クハハハ! とか笑いそうな勢いで、盛大にニカッと気持ちの良い笑顔を浮かべている。
いいね、元気があって豪快に笑う。
ソレが海賊ってモンだろう。
「了解だぜ船長、だったら人と調味料を貸しな。 それから……お前等! 腹いっぱい食いたきゃ食材を増やすぞ! こんなもんじゃ全然足りねぇ! 釣りでも何でも良い! 狩りの時間だ! 食いてぇ奴は晩飯まで全力で動いて腹減らしておけよ!」
「「「うぉぉぉぉ!」」」
周りの奴に向かって大声を上げてみれば、どいつもコイツも拳を振り上げながら雄叫びを返して来た。

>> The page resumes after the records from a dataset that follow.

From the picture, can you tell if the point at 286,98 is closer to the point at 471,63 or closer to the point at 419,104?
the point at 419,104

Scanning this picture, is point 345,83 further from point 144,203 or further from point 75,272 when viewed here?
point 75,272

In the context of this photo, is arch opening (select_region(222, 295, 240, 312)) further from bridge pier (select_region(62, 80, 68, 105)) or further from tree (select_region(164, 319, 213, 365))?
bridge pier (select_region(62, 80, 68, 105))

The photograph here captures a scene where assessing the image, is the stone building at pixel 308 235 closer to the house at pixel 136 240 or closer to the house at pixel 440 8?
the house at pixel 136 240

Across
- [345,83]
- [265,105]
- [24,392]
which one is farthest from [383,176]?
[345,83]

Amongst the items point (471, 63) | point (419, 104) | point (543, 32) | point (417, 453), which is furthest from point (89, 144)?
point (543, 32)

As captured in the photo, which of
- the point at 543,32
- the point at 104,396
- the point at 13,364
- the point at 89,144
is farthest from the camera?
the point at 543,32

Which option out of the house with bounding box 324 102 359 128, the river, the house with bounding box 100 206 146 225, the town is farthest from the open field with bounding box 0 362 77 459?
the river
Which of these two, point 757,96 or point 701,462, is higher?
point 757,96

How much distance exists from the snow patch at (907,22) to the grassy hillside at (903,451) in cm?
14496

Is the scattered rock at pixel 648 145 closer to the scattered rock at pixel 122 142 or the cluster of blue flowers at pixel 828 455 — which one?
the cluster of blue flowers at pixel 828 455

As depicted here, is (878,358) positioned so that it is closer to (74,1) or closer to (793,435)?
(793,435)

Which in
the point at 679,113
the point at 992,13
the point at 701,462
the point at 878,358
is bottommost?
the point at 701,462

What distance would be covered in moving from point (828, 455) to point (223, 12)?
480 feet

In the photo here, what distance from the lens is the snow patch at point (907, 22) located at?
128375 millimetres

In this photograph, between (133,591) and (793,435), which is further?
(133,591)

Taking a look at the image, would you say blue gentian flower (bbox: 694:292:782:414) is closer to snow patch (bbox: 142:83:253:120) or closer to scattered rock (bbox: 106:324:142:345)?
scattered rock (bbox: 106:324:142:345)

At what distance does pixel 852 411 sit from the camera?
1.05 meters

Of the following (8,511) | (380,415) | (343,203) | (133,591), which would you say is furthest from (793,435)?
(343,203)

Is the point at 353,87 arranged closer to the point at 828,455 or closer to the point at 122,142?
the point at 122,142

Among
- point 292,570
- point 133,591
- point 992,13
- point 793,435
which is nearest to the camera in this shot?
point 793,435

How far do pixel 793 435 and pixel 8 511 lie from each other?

ハハッ! 今までに見た奴等の中でも、一番単純で頼もしい連中かもしれねぇな。
「そんじゃ、俺らも頑張って飯増やしますか。 新しく買ったのも色々試してみようぜ」
「だね、とりあえず小物は撒き餌と網が早いかな?」
「お刺身も美味しかったですが、あの白身で天ぷらが食べてみたいです」
「お魚パーティですね!」
『色々食べさせてくれるなら、私も頑張るよ。 ブレスはもう使わないから、そう睨まないで……』
周りの男達同様、ウチのメンバーもやる気は十分らしい。
いよし、今日は狩るぞ。
森ではやけに逃げ回るヤツが多かったが、今日は船の上に居る影響か、前みたいに向こうから獲物が飛び込んできてくれる。
今日は食うぞ、色んなモノを食うぞ。
せっかくの海なのだ、海鮮を堪能しなくてどうする。
「っしゃぁお前等! 端から食うぞ! 仕事しろよぉ!」
「「「おぉぉぉ!」」」
「船長、俺なんだけどな」
そんな訳で、俺たちは狩りをしながら更に沖へと進む事になったのであった。